[Saved entries]
┌────────

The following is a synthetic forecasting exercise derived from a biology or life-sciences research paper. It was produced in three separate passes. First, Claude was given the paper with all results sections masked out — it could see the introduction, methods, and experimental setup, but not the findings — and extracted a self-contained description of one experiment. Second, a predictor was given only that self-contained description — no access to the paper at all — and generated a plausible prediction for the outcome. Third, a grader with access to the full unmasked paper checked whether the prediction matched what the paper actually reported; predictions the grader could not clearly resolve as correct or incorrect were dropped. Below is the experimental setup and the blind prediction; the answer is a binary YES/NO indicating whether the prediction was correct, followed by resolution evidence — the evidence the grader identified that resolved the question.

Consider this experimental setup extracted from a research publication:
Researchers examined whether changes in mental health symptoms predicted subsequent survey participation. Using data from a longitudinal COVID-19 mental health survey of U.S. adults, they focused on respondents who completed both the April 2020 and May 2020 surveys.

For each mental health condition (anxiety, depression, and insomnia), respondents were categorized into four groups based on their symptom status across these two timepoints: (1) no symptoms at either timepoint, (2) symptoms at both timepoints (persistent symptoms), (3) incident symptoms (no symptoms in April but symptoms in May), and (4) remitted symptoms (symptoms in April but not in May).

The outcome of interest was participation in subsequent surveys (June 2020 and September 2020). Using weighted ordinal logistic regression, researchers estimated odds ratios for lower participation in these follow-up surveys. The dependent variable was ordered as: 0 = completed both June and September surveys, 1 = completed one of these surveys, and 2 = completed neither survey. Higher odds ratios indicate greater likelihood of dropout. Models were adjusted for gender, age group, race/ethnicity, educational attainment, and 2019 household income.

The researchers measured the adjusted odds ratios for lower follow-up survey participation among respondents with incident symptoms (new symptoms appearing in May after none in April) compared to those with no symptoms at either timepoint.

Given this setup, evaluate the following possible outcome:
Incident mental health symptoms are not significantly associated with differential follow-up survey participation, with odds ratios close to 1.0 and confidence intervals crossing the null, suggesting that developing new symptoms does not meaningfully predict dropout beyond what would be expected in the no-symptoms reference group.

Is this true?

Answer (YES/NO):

└────────

**Task to complete:**
Retype the entries above exactly, but only from the line containing "The researchers measured" through the line containing "Given this setup, evaluate", both included.

**Response to the exercise:**
The researchers measured the adjusted odds ratios for lower follow-up survey participation among respondents with incident symptoms (new symptoms appearing in May after none in April) compared to those with no symptoms at either timepoint.

Given this setup, evaluate the following possible outcome:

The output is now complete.